━━ DOCUMENT TEXT ━━

Ever since I was at John Prescott’s Urban Summit at Brindley Place, Birmingham in late 2002, and was collected by my wife and youngest lad on our way up to visit family up north, I have had a bee in my bonnet about our so-called ‘urban renaissance’. Birmingham’s regenerated canal district has become home to Britain’s National Sea Life centre. I took my lad in at 4.30pm on a midweek afternoon only to be told it was closing. On asking why, it was explained that there were no families living close by, and that the centre was only busy at weekends and in school hols.

 

Here I was, among shiny new buildings, landscaping, canals, restaurants, shops and hundreds of new homes, but the whole emphasis was on singles and childless couples. The concept that a child could enjoy the freedom of a city just hadn’t crossed the minds of the planners.

 

Over the next months, on regular visits to northern cities such as Leeds, Manchester and Liverpool, I became increasingly fixated on new apartment blocks with all units sold and yet, quite clearly, judging by how few lights were on of an evening, and by the few people actually visible in the streets, those units not bought ‘to leave empty’ and sell in pristine condition a couple of years later were occupied by a monoculture of young professionals and students. Surely this was far away from the ‘sustainable communities’ that we were being encouraged to deliver. Surely ‘sustainable communities’ was about a mixed set of people putting down roots, not about a transient – no matter how cool – one-dimensional demographic. Yet for most, putting down roots still means starting a family, and try starting a family in the type of accommodation available in these cities. Try feeling comfortable about your kids popping out to the shop to pick up some milk.

━━━
━━ DATA SUPPLIED ━━

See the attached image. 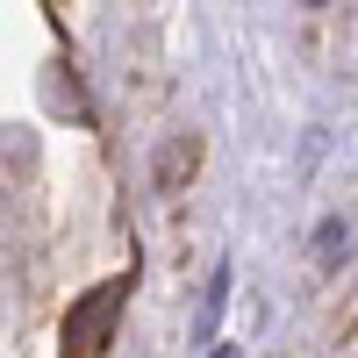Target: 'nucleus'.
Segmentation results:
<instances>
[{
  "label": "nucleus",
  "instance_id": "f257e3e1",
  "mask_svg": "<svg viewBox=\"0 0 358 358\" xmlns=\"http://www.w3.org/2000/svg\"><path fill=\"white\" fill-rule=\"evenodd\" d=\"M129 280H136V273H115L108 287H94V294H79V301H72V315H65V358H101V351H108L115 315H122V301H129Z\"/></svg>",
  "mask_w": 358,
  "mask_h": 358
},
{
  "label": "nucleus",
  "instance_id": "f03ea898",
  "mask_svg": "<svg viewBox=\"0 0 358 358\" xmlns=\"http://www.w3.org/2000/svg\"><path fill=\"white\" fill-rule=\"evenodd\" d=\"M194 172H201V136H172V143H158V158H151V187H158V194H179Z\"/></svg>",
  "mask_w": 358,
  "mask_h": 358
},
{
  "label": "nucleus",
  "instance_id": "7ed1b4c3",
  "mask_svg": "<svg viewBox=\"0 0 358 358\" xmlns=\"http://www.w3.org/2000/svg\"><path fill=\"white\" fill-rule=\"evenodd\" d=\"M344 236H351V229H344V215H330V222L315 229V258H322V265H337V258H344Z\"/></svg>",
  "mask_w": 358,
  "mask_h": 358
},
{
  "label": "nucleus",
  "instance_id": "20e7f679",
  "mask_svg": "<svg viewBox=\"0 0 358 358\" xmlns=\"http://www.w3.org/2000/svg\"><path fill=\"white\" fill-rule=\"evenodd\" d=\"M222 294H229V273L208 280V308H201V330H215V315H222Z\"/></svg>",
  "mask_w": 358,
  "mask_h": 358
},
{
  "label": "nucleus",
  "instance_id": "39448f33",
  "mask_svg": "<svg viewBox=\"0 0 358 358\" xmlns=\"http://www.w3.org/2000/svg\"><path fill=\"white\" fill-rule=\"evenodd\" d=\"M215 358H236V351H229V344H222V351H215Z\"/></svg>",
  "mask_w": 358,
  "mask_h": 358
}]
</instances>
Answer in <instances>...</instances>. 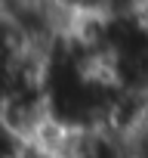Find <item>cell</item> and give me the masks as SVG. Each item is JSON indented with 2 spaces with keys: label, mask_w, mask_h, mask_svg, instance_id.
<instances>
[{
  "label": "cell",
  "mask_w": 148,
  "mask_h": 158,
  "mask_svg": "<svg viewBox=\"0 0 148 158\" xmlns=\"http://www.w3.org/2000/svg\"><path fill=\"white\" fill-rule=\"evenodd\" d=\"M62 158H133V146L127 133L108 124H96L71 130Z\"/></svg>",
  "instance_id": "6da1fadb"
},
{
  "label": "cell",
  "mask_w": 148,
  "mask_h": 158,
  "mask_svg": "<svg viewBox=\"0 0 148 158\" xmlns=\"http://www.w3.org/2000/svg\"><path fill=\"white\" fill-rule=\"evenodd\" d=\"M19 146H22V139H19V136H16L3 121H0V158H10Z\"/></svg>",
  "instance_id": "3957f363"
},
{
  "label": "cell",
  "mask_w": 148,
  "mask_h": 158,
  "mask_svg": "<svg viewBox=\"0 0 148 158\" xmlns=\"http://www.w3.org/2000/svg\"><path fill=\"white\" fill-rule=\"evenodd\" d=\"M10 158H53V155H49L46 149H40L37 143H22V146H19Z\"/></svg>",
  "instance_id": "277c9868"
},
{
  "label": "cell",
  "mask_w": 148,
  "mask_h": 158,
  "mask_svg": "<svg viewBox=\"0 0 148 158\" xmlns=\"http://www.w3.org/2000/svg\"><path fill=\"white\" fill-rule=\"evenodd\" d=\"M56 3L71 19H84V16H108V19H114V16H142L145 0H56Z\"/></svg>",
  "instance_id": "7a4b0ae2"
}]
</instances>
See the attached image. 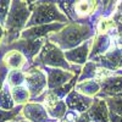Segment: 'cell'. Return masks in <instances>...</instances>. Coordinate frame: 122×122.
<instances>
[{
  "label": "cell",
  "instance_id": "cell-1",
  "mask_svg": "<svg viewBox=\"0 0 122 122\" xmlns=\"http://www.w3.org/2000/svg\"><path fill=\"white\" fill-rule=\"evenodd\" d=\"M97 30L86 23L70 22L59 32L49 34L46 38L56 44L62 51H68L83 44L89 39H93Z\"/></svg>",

━━━

REQUIRED TASKS
(1) Do these statements agree with the text on the urban renaissance? Answer yes or no for each and quote the deciding words. (a) The Urban Summit was held at Brindley Place in Birmingham in late 2002. (b) The Sea Life centre was busiest on weekday afternoons. (c) The writer judged how many people lived in the new apartments partly by the lights on in the evening.
(2) Please set down the part of the text on the urban renaissance from "Ever since I" up to and including "of the planners.", copied word for word.

RESULTS
(1)
(a) Yes: "John Prescott’s Urban Summit at Brindley Place, Birmingham in late 2002"
(b) No: "the centre was only busy at weekends and in school hols"
(c) Yes: "judging by how few lights were on of an evening"

(2)
Ever since I was at John Prescott’s Urban Summit at Brindley Place, Birmingham in late 2002, and was collected by my wife and youngest lad on our way up to visit family up north, I have had a bee in my bonnet about our so-called ‘urban renaissance’. Birmingham’s regenerated canal district has become home to Britain’s National Sea Life centre. I took my lad in at 4.30pm on a midweek afternoon only to be told it was closing. On asking why, it was explained that there were no families living close by, and that the centre was only busy at weekends and in school hols.

 

Here I was, among shiny new buildings, landscaping, canals, restaurants, shops and hundreds of new homes, but the whole emphasis was on singles and childless couples. The concept that a child could enjoy the freedom of a city just hadn’t crossed the minds of the planners.